• Code 11287

Medieval Coins in the Christian J Thomsen Collection. Volume 1. Tears to d/j

Kristian Erslev.  Originally published in Copenhagen in 1873.  This version published by Attic Books Ltd., New York, USA, 1992. HB (light blue cloth, with gilt-lettered spine) 406 pages including 4 plates of line drawings, with 22 new plates of black and white photographs.  Translated from French to English and with corrections and amendments by Alan M Stahl and Allen G Berman, and photographs by Alex G Malloy.  An introduction by Jorgen S Jensen.  With separate PB list of estimated prices. (20 pages, 136 x 216mm, stapled).  ISBN 0915018330 and ISBN 0915018462 for the price list.  Dj has several short tears, the top slightly dusty, otherwise the contents are clean and very good.
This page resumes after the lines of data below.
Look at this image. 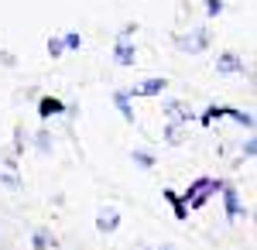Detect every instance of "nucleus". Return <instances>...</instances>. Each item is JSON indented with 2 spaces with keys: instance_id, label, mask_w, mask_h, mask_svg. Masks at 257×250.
Returning <instances> with one entry per match:
<instances>
[{
  "instance_id": "1",
  "label": "nucleus",
  "mask_w": 257,
  "mask_h": 250,
  "mask_svg": "<svg viewBox=\"0 0 257 250\" xmlns=\"http://www.w3.org/2000/svg\"><path fill=\"white\" fill-rule=\"evenodd\" d=\"M223 182H226V178L202 175V178H196V182H189V185H185V192L178 195V199L185 202V209H189V212H192V209H202V206H206V202H209V199L223 189Z\"/></svg>"
},
{
  "instance_id": "2",
  "label": "nucleus",
  "mask_w": 257,
  "mask_h": 250,
  "mask_svg": "<svg viewBox=\"0 0 257 250\" xmlns=\"http://www.w3.org/2000/svg\"><path fill=\"white\" fill-rule=\"evenodd\" d=\"M209 28H192L189 35H175V48L178 52H189V55H202L209 48Z\"/></svg>"
},
{
  "instance_id": "3",
  "label": "nucleus",
  "mask_w": 257,
  "mask_h": 250,
  "mask_svg": "<svg viewBox=\"0 0 257 250\" xmlns=\"http://www.w3.org/2000/svg\"><path fill=\"white\" fill-rule=\"evenodd\" d=\"M161 110H165V116H168L172 123H182V127H189V123L196 120V110H192L185 99H161Z\"/></svg>"
},
{
  "instance_id": "4",
  "label": "nucleus",
  "mask_w": 257,
  "mask_h": 250,
  "mask_svg": "<svg viewBox=\"0 0 257 250\" xmlns=\"http://www.w3.org/2000/svg\"><path fill=\"white\" fill-rule=\"evenodd\" d=\"M219 195H223V212H226V223H237L240 216H243V202H240L237 185H233V182H223Z\"/></svg>"
},
{
  "instance_id": "5",
  "label": "nucleus",
  "mask_w": 257,
  "mask_h": 250,
  "mask_svg": "<svg viewBox=\"0 0 257 250\" xmlns=\"http://www.w3.org/2000/svg\"><path fill=\"white\" fill-rule=\"evenodd\" d=\"M72 116L76 113V106H69L65 99H59V96H41L38 99V116L41 120H52V116Z\"/></svg>"
},
{
  "instance_id": "6",
  "label": "nucleus",
  "mask_w": 257,
  "mask_h": 250,
  "mask_svg": "<svg viewBox=\"0 0 257 250\" xmlns=\"http://www.w3.org/2000/svg\"><path fill=\"white\" fill-rule=\"evenodd\" d=\"M120 230V209L117 206H103L96 212V233L99 236H110V233Z\"/></svg>"
},
{
  "instance_id": "7",
  "label": "nucleus",
  "mask_w": 257,
  "mask_h": 250,
  "mask_svg": "<svg viewBox=\"0 0 257 250\" xmlns=\"http://www.w3.org/2000/svg\"><path fill=\"white\" fill-rule=\"evenodd\" d=\"M165 89H168V79H165V76H151V79H144L141 86L127 89V93H131V99H134V96H148V99H155V96H161Z\"/></svg>"
},
{
  "instance_id": "8",
  "label": "nucleus",
  "mask_w": 257,
  "mask_h": 250,
  "mask_svg": "<svg viewBox=\"0 0 257 250\" xmlns=\"http://www.w3.org/2000/svg\"><path fill=\"white\" fill-rule=\"evenodd\" d=\"M216 72L219 76H237V72H247L243 69V58L237 52H219L216 55Z\"/></svg>"
},
{
  "instance_id": "9",
  "label": "nucleus",
  "mask_w": 257,
  "mask_h": 250,
  "mask_svg": "<svg viewBox=\"0 0 257 250\" xmlns=\"http://www.w3.org/2000/svg\"><path fill=\"white\" fill-rule=\"evenodd\" d=\"M113 62L123 65V69H131V65L138 62V45H131V41H113Z\"/></svg>"
},
{
  "instance_id": "10",
  "label": "nucleus",
  "mask_w": 257,
  "mask_h": 250,
  "mask_svg": "<svg viewBox=\"0 0 257 250\" xmlns=\"http://www.w3.org/2000/svg\"><path fill=\"white\" fill-rule=\"evenodd\" d=\"M113 106L120 110V116L127 123H138V113H134V103H131V93L127 89H113Z\"/></svg>"
},
{
  "instance_id": "11",
  "label": "nucleus",
  "mask_w": 257,
  "mask_h": 250,
  "mask_svg": "<svg viewBox=\"0 0 257 250\" xmlns=\"http://www.w3.org/2000/svg\"><path fill=\"white\" fill-rule=\"evenodd\" d=\"M31 247L35 250H52V247H59V236L48 230V226H38V230L31 233Z\"/></svg>"
},
{
  "instance_id": "12",
  "label": "nucleus",
  "mask_w": 257,
  "mask_h": 250,
  "mask_svg": "<svg viewBox=\"0 0 257 250\" xmlns=\"http://www.w3.org/2000/svg\"><path fill=\"white\" fill-rule=\"evenodd\" d=\"M185 137H189V127H182V123H172V120H168V123L161 127V141H165V144H182Z\"/></svg>"
},
{
  "instance_id": "13",
  "label": "nucleus",
  "mask_w": 257,
  "mask_h": 250,
  "mask_svg": "<svg viewBox=\"0 0 257 250\" xmlns=\"http://www.w3.org/2000/svg\"><path fill=\"white\" fill-rule=\"evenodd\" d=\"M223 116H230V120H237L240 127H247V131H254V127H257L254 113H247V110H237V106H223Z\"/></svg>"
},
{
  "instance_id": "14",
  "label": "nucleus",
  "mask_w": 257,
  "mask_h": 250,
  "mask_svg": "<svg viewBox=\"0 0 257 250\" xmlns=\"http://www.w3.org/2000/svg\"><path fill=\"white\" fill-rule=\"evenodd\" d=\"M131 161L138 165L141 172H151V168L158 165V158H155V154L148 151V148H138V151H131Z\"/></svg>"
},
{
  "instance_id": "15",
  "label": "nucleus",
  "mask_w": 257,
  "mask_h": 250,
  "mask_svg": "<svg viewBox=\"0 0 257 250\" xmlns=\"http://www.w3.org/2000/svg\"><path fill=\"white\" fill-rule=\"evenodd\" d=\"M161 195L172 202V209H175V219H189V209H185V202L178 199V192L175 189H161Z\"/></svg>"
},
{
  "instance_id": "16",
  "label": "nucleus",
  "mask_w": 257,
  "mask_h": 250,
  "mask_svg": "<svg viewBox=\"0 0 257 250\" xmlns=\"http://www.w3.org/2000/svg\"><path fill=\"white\" fill-rule=\"evenodd\" d=\"M216 120H223V106H216V103H209L202 113H199V127H213Z\"/></svg>"
},
{
  "instance_id": "17",
  "label": "nucleus",
  "mask_w": 257,
  "mask_h": 250,
  "mask_svg": "<svg viewBox=\"0 0 257 250\" xmlns=\"http://www.w3.org/2000/svg\"><path fill=\"white\" fill-rule=\"evenodd\" d=\"M35 151H38V154H52V134H48L45 127L35 134Z\"/></svg>"
},
{
  "instance_id": "18",
  "label": "nucleus",
  "mask_w": 257,
  "mask_h": 250,
  "mask_svg": "<svg viewBox=\"0 0 257 250\" xmlns=\"http://www.w3.org/2000/svg\"><path fill=\"white\" fill-rule=\"evenodd\" d=\"M62 48H65V52H79L82 48V35L79 31H65V35H62Z\"/></svg>"
},
{
  "instance_id": "19",
  "label": "nucleus",
  "mask_w": 257,
  "mask_h": 250,
  "mask_svg": "<svg viewBox=\"0 0 257 250\" xmlns=\"http://www.w3.org/2000/svg\"><path fill=\"white\" fill-rule=\"evenodd\" d=\"M0 185L18 192V189H21V175H18V172H0Z\"/></svg>"
},
{
  "instance_id": "20",
  "label": "nucleus",
  "mask_w": 257,
  "mask_h": 250,
  "mask_svg": "<svg viewBox=\"0 0 257 250\" xmlns=\"http://www.w3.org/2000/svg\"><path fill=\"white\" fill-rule=\"evenodd\" d=\"M240 154H243L247 161H250V158H257V137H254V134H250L247 141H243V144H240Z\"/></svg>"
},
{
  "instance_id": "21",
  "label": "nucleus",
  "mask_w": 257,
  "mask_h": 250,
  "mask_svg": "<svg viewBox=\"0 0 257 250\" xmlns=\"http://www.w3.org/2000/svg\"><path fill=\"white\" fill-rule=\"evenodd\" d=\"M45 48H48V55H52V58H62V55H65V48H62V38H59V35H52Z\"/></svg>"
},
{
  "instance_id": "22",
  "label": "nucleus",
  "mask_w": 257,
  "mask_h": 250,
  "mask_svg": "<svg viewBox=\"0 0 257 250\" xmlns=\"http://www.w3.org/2000/svg\"><path fill=\"white\" fill-rule=\"evenodd\" d=\"M226 11V4L223 0H206V18H219Z\"/></svg>"
},
{
  "instance_id": "23",
  "label": "nucleus",
  "mask_w": 257,
  "mask_h": 250,
  "mask_svg": "<svg viewBox=\"0 0 257 250\" xmlns=\"http://www.w3.org/2000/svg\"><path fill=\"white\" fill-rule=\"evenodd\" d=\"M134 35H138V24L131 21V24H123V28H120V31H117V41H131V38H134Z\"/></svg>"
},
{
  "instance_id": "24",
  "label": "nucleus",
  "mask_w": 257,
  "mask_h": 250,
  "mask_svg": "<svg viewBox=\"0 0 257 250\" xmlns=\"http://www.w3.org/2000/svg\"><path fill=\"white\" fill-rule=\"evenodd\" d=\"M0 62H4V65H14V62H18V58L11 55V52H0Z\"/></svg>"
},
{
  "instance_id": "25",
  "label": "nucleus",
  "mask_w": 257,
  "mask_h": 250,
  "mask_svg": "<svg viewBox=\"0 0 257 250\" xmlns=\"http://www.w3.org/2000/svg\"><path fill=\"white\" fill-rule=\"evenodd\" d=\"M155 250H178V247H175V243H158Z\"/></svg>"
},
{
  "instance_id": "26",
  "label": "nucleus",
  "mask_w": 257,
  "mask_h": 250,
  "mask_svg": "<svg viewBox=\"0 0 257 250\" xmlns=\"http://www.w3.org/2000/svg\"><path fill=\"white\" fill-rule=\"evenodd\" d=\"M134 250H155V247H144V243H138V247H134Z\"/></svg>"
}]
</instances>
This covers the following:  Byzantium, the Dark Ages, the Crusaders, Islamic coins, England, Serbia, Italy, Spain, Portugal, France, and the Low Countries.

C J Thomsen was among the most influential numismatic collectors of his time. He amassed one of the largest collections of medieval coins in Europe, if not the world at the time.
The present volume commences with the coinages of the major medieval empires in the east, namely Byzantium (including both centralized Imperial issues and provincial emissions) and Islam.
The next section deals with the early and often problematic coinages of the Dark Ages, ca. 5th-9th centuries. This section on coins of the invading Ostrogoths, Lombards, Vandals and Visigoths, as well as the Merovingian, Carolingian, and Anglo-Saxon series have been considerably updated and sometimes re-attributed with reference to more modern sources.
The third section deals with medieval coinages from the early establishment of the countries that form the basis of modern Europe and follows numismatic developments in these areas to the fifteenth century. The issues of Italy, France, Britain and the Low Countries are extensively treated and organized into secular, ecclesiastical, and civic divisions. This section also contains the coinage of Spain and Portugal, as well as newly updated treatments of Thomsen's Armenian, Serbian, and Crusader coins.
Over 4,100 coins are catalogued in this volume alone, and Thomsen's notes on rarity are also included. The coin illustrations are taken from Thomsen's own coin collection, now in the Royal Danish Museum, Copenhagen. Two bibliographies (the original and modern updatings), an addendum updating the coin attributions, an index to rulers and geographical locations, and a list of Thomsen's coins still in the Royal Collection, together with eight maps have been added to increase the scope and utility of this work for all those interested in medieval coins.

Christian J Thomsen 
Born in 1788, the son of a wealthy Copenhagen merchant, Thomsen had no formal university education. Nevertheless, he managed to achieve a high level of self-education. By the time he was twenty-eight, he was named Secretary to the Royal Commission of Antiquities. In 1832 he was appointed assistant-keeper of the Royal Cabinet of Coins, succeeding as its keeper ten years later. Thomsen pioneered modern museum practice by permitting the public viewing of the collections. He reformed and augmented the collections and was known as a great organizer. In his will, he left his impressive collection of medieval coins to the Royal Cabinet under the proviso that it be published. 

Kristian S Erslev 
As a student aged nineteen, Kristian Erslev was given the task of completing the Thomsen Collection catalogue. By 1876 he had completed and published his work in three volumes, of which this is the first.  He died in 1930.